• _EXERCISE DESCRIPTION_:
Repeat the whole listing below, word for word.

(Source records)
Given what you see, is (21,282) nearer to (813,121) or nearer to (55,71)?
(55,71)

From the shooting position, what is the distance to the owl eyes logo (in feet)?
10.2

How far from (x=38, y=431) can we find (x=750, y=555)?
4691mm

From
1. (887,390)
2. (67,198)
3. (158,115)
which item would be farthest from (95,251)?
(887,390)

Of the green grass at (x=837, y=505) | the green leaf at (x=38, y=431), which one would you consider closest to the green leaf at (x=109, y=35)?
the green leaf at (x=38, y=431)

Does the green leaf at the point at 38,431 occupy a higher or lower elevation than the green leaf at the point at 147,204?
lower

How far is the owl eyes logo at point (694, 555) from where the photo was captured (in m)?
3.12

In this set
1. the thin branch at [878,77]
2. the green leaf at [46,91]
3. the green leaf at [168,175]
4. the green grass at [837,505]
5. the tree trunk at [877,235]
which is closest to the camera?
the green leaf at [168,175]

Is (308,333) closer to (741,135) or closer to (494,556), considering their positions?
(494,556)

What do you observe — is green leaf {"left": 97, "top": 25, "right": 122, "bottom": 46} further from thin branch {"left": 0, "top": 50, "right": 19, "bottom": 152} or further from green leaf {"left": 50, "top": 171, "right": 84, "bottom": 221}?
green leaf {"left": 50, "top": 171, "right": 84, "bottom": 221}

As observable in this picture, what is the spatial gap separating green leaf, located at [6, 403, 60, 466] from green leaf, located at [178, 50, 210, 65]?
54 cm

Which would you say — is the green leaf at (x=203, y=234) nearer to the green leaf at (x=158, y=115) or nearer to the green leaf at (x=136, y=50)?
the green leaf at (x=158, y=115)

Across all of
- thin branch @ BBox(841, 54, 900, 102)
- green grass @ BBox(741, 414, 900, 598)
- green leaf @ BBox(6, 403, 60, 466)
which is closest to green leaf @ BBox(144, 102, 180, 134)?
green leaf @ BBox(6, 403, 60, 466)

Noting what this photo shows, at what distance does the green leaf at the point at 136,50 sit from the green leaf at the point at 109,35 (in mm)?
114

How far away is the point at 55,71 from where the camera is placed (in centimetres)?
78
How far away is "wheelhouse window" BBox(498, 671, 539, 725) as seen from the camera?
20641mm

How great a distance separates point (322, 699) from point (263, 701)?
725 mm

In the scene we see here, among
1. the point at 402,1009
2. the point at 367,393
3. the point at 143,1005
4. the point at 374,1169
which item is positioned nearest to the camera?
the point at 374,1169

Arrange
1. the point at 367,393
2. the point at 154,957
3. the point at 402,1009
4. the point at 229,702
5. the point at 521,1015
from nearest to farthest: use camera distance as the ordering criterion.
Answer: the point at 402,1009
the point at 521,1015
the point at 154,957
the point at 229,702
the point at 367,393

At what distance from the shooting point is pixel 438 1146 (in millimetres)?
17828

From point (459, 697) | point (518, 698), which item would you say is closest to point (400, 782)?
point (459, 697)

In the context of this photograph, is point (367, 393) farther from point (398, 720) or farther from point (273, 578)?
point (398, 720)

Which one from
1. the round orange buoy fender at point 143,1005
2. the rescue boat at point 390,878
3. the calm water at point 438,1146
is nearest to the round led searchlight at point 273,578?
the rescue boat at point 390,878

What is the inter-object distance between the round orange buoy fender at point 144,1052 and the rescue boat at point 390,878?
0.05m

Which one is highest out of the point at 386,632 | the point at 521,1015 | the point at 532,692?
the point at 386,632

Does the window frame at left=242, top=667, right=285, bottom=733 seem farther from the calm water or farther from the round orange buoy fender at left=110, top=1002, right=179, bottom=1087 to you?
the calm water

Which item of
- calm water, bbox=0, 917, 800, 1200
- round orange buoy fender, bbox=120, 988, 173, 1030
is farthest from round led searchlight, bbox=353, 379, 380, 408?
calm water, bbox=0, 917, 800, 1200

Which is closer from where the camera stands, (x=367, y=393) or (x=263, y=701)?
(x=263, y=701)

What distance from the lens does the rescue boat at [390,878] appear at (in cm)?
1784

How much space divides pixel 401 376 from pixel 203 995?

• _EXPECTED ANSWER_:
Given what you see, is (21,282) nearer to (813,121) or nearer to (55,71)?
(55,71)

From the shooting position, what is the distance to the owl eyes logo (in feet)?
10.2

How far from (x=38, y=431) can we find (x=750, y=555)?
4691mm

From
1. (887,390)
2. (67,198)
3. (158,115)
which item would be farthest from (95,251)?
(887,390)

Of the green grass at (x=837, y=505) | the green leaf at (x=38, y=431), which one would you consider closest to the green leaf at (x=109, y=35)?
the green leaf at (x=38, y=431)

Does the green leaf at the point at 38,431 occupy a higher or lower elevation than the green leaf at the point at 147,204?
lower

How far is the owl eyes logo at point (694, 555) from where the photo was captured (in m)?
3.12

In this set
1. the thin branch at [878,77]
2. the green leaf at [46,91]
3. the green leaf at [168,175]
4. the green grass at [837,505]
5. the tree trunk at [877,235]
which is closest to the camera?
the green leaf at [168,175]

Is (308,333) closer to (741,135) or closer to (494,556), considering their positions?
(494,556)

What do you observe — is green leaf {"left": 97, "top": 25, "right": 122, "bottom": 46} further from thin branch {"left": 0, "top": 50, "right": 19, "bottom": 152} or further from green leaf {"left": 50, "top": 171, "right": 84, "bottom": 221}?
green leaf {"left": 50, "top": 171, "right": 84, "bottom": 221}

As observable in this picture, what is the spatial gap separating green leaf, located at [6, 403, 60, 466] from green leaf, located at [178, 50, 210, 65]?
54 cm

Which would you say — is the green leaf at (x=203, y=234) nearer to the green leaf at (x=158, y=115) or nearer to the green leaf at (x=136, y=50)?
the green leaf at (x=158, y=115)

Across all of
- thin branch @ BBox(841, 54, 900, 102)
- green grass @ BBox(741, 414, 900, 598)
- green leaf @ BBox(6, 403, 60, 466)
which is closest to green leaf @ BBox(144, 102, 180, 134)?
green leaf @ BBox(6, 403, 60, 466)

Noting what this photo shows, at what distance does the green leaf at the point at 136,50 sit from the green leaf at the point at 109,35 (in mm)?
114

How far away is the point at 55,71 from where the camera is placed (in centimetres)?
78
How far away is "wheelhouse window" BBox(498, 671, 539, 725) as seen from the camera?
20641mm

How great a distance separates point (322, 699) from point (263, 701)?
725 mm

In the scene we see here, among
1. the point at 402,1009
2. the point at 367,393
3. the point at 143,1005
4. the point at 374,1169
which item is positioned nearest to the camera?
the point at 374,1169

Arrange
1. the point at 367,393
2. the point at 154,957
3. the point at 402,1009
4. the point at 229,702
5. the point at 521,1015
from nearest to farthest: use camera distance as the ordering criterion.
Answer: the point at 402,1009
the point at 521,1015
the point at 154,957
the point at 229,702
the point at 367,393

At what distance from the shooting point is pixel 438 1146 (in millimetres)?
17828

From point (459, 697) | point (518, 698), which item would you say is closest to point (400, 782)?
point (459, 697)

In the context of this photograph, is point (367, 393) farther from point (398, 720) or farther from point (273, 578)?
point (398, 720)

Which one from
1. the round orange buoy fender at point 143,1005
2. the rescue boat at point 390,878
3. the calm water at point 438,1146
is nearest to the round led searchlight at point 273,578?
the rescue boat at point 390,878

What is the inter-object distance between the round orange buoy fender at point 144,1052 and the rescue boat at point 390,878?
0.05m

Which one is highest out of the point at 386,632 | the point at 521,1015 | the point at 532,692?
the point at 386,632

Does the window frame at left=242, top=667, right=285, bottom=733 seem farther from the calm water or farther from the round orange buoy fender at left=110, top=1002, right=179, bottom=1087 to you?
the calm water

Which item of
- calm water, bbox=0, 917, 800, 1200
- round orange buoy fender, bbox=120, 988, 173, 1030
is farthest from round led searchlight, bbox=353, 379, 380, 408?
calm water, bbox=0, 917, 800, 1200

Which is closer from where the camera stands, (x=367, y=393) or (x=263, y=701)?
(x=263, y=701)

What distance from the lens does the rescue boat at [390,878] appear at (in cm)?
1784

How much space divides pixel 401 376 from pixel 203 995?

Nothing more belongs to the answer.